(データセットに載っている項目)
'''

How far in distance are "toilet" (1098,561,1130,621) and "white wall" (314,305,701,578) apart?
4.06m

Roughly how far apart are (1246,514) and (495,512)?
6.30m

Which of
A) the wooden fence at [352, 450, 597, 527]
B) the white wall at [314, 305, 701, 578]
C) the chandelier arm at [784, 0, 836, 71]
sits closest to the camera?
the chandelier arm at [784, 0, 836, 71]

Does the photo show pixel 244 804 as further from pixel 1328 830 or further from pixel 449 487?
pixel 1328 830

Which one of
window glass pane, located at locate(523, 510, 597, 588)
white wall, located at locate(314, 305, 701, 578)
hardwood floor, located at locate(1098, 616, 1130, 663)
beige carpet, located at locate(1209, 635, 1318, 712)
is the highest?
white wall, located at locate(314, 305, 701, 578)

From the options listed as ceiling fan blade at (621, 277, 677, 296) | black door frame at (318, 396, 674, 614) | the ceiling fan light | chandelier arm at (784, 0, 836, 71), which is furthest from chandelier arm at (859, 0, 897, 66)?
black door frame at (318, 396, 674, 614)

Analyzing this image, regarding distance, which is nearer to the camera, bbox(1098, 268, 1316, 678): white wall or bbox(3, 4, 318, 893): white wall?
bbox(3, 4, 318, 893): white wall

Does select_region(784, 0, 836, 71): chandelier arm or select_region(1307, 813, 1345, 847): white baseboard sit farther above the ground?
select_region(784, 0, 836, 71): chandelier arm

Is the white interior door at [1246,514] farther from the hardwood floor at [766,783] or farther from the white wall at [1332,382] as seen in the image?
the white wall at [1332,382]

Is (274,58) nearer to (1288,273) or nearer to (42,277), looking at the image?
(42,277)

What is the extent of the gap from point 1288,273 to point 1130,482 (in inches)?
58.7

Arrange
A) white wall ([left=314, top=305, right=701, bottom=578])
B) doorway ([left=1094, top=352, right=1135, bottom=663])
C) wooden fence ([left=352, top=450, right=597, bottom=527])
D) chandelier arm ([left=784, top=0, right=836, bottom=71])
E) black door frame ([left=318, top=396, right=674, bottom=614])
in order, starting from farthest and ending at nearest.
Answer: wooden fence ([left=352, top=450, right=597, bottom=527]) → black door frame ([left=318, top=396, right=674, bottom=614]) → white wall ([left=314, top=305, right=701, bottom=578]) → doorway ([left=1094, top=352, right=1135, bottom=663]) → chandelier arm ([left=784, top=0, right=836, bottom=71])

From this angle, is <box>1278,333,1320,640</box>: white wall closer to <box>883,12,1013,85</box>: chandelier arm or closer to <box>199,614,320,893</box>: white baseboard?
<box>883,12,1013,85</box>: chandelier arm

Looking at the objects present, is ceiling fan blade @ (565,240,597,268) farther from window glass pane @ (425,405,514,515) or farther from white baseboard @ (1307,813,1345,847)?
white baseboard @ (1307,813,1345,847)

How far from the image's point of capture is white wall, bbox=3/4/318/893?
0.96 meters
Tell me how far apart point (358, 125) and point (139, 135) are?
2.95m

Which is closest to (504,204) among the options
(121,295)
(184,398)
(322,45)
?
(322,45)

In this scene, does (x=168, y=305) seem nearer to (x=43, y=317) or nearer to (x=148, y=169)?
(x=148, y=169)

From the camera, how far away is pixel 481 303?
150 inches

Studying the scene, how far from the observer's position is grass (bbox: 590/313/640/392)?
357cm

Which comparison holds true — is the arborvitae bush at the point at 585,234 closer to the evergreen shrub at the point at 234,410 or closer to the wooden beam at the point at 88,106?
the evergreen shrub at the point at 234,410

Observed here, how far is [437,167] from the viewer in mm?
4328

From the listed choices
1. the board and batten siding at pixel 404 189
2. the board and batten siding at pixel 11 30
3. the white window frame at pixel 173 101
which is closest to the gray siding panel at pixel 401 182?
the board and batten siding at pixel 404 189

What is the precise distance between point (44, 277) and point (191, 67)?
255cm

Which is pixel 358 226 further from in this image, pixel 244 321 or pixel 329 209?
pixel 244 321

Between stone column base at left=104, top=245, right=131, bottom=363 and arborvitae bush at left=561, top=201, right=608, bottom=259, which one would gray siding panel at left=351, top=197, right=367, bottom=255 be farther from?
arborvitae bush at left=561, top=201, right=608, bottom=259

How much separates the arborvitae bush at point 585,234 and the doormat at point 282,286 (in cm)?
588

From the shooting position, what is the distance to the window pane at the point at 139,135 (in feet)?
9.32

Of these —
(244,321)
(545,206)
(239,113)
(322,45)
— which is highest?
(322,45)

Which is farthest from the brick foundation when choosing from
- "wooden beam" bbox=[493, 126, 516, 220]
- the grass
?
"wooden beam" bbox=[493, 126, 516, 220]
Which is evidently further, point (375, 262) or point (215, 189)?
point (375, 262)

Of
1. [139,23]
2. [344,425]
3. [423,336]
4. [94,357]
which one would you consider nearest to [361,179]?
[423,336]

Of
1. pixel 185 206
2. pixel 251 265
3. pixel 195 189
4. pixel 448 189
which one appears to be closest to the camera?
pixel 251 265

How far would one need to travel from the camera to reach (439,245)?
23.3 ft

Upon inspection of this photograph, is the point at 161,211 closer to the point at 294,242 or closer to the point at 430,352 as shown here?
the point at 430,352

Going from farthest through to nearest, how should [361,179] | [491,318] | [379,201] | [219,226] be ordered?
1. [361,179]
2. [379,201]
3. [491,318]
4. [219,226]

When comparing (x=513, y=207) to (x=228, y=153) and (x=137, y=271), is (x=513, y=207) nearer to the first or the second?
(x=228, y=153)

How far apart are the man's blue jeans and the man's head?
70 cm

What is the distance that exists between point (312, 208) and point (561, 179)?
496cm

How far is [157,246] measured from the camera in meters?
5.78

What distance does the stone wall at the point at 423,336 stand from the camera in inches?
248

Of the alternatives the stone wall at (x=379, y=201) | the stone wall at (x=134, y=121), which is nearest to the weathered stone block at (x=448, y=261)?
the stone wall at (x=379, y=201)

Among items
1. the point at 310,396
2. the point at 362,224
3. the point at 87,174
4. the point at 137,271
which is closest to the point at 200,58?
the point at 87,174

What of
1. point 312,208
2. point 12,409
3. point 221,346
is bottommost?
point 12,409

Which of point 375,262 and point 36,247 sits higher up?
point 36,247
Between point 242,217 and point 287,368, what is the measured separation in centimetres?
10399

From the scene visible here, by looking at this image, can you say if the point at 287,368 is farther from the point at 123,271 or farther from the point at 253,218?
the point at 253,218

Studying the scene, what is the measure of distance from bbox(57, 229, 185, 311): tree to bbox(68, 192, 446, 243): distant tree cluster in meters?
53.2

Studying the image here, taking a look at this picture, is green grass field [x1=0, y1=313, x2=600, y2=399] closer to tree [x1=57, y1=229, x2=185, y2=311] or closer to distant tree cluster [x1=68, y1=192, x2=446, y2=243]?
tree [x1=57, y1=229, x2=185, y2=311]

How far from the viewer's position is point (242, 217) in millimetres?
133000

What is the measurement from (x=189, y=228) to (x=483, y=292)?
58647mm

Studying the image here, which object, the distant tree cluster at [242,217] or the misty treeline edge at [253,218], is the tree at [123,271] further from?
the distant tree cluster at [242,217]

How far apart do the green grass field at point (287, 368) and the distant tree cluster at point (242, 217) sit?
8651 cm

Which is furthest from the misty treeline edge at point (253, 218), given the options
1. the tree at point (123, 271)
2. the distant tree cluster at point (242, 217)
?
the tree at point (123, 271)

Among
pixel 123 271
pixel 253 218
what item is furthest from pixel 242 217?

'''

■ やること ■
上の資料のうち、「How far would」を含む行から書き写しはじめ、「4. [219,226]」を含む行で終える。両端の行も含め、一字も変えずにそのまま写す。

■ 結果 ■
How far would one need to travel from the camera to reach (439,245)?
23.3 ft

Upon inspection of this photograph, is the point at 161,211 closer to the point at 294,242 or closer to the point at 430,352 as shown here?
the point at 430,352

Going from farthest through to nearest, how should [361,179] | [491,318] | [379,201] | [219,226] be ordered?
1. [361,179]
2. [379,201]
3. [491,318]
4. [219,226]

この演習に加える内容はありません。